L’épisode met fin à un feuilleton qui se joue depuis plusieurs années, et qui avait vu en janvier 2019 le Conseil communal refuser de trancher sur le plan de quartier, estimant qu’il était du ressort de la population de donner son choix. Depuis, le «débat» public a fait rage dans une atmosphère pesante.

L’intense campagne de promotion du projet – ou de chantage, selon les opposants – menée par les propriétaires immobiliers n’a ainsi pas suffi à convaincre les Tolochinois. La promesse d’un quartier de logements verdoyant en cas d’acceptation, ou d’une terrible zone industrielle peuplée de dépôts rouges et infestée de camions en cas de refus, avait pourtant été déployée dans les discours des partisans, dans des encarts publicitaires, sur une banderole de plusieurs mètres sur un bâtiment de la zone industrielle.

Dans un tel contexte, les opposants au projet sont heureux, mais sans fanfaronner. «On a décidé d’avoir la victoire modeste, car le travail est désormais devant nous, déclare Pierre Friderici. Il faut renégocier cette zone industrielle, et que la Municipalité ait la volonté de défendre la population par rapport à ce qu’on nous promet, et d’en faire quelque chose de raisonnable. Une zone industrielle est une bénédiction pour un village, pour autant qu’on la transforme en un espace moderne, réactif et bien habité.»

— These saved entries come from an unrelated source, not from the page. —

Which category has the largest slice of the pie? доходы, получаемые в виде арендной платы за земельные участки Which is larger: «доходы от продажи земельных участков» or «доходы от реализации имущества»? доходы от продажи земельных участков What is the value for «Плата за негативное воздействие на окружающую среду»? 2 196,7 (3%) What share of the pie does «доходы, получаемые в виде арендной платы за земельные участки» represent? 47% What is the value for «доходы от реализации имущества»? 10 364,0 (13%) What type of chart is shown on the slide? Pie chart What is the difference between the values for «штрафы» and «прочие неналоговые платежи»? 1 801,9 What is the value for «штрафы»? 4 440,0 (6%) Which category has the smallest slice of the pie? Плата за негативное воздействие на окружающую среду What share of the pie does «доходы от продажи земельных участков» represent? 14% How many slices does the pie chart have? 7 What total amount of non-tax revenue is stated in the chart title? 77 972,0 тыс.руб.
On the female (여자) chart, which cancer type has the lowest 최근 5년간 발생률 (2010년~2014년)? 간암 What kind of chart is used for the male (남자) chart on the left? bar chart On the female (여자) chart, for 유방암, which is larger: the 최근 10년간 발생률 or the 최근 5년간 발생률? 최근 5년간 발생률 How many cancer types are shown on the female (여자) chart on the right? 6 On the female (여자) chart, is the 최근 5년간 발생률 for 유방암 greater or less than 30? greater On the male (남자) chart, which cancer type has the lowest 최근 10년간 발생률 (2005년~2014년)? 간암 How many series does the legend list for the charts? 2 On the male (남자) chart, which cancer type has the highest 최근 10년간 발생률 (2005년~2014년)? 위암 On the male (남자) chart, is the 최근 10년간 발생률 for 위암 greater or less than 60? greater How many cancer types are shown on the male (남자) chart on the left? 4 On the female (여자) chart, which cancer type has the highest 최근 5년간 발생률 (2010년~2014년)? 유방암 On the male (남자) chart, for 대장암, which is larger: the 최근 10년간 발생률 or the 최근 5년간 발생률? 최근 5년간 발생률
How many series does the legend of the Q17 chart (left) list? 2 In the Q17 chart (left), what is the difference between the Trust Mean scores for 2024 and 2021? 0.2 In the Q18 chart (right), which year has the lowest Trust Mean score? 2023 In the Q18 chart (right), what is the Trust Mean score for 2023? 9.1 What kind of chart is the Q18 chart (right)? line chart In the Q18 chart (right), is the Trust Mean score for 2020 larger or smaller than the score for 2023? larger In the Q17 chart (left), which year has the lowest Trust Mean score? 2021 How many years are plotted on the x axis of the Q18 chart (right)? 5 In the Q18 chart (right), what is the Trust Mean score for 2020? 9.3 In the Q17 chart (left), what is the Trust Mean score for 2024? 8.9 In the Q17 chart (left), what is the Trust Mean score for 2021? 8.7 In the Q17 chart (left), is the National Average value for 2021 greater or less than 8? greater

De peur de commettre un faux pas et d’être sanctionnée d’un recours, comme cela a pu être le cas dans le passé, la Municipalité refuse de s’exprimer. «On n’a rien à dire par rapport à cette votation, on prend acte», lâche le syndic, Salvatore Guarna. Il n’empêche, ce refus serré est un véritable camouflet pour l’Exécutif, qui se voit désavoué pour la deuxième fois en un an et demi par sa propre population sur des projets majeurs.